■ **STORED RECORDS**
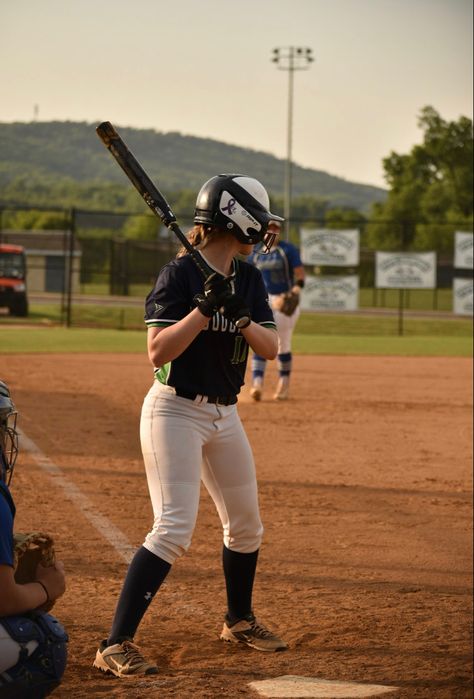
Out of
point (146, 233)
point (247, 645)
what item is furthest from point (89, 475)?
point (146, 233)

■ **WORK TO BE COMPLETED**
Reproduce every line of the item above word for word, omitting the picture.

■ **EXERCISE OUTPUT**
Out of
point (146, 233)
point (247, 645)
what item is furthest from point (89, 475)?
point (146, 233)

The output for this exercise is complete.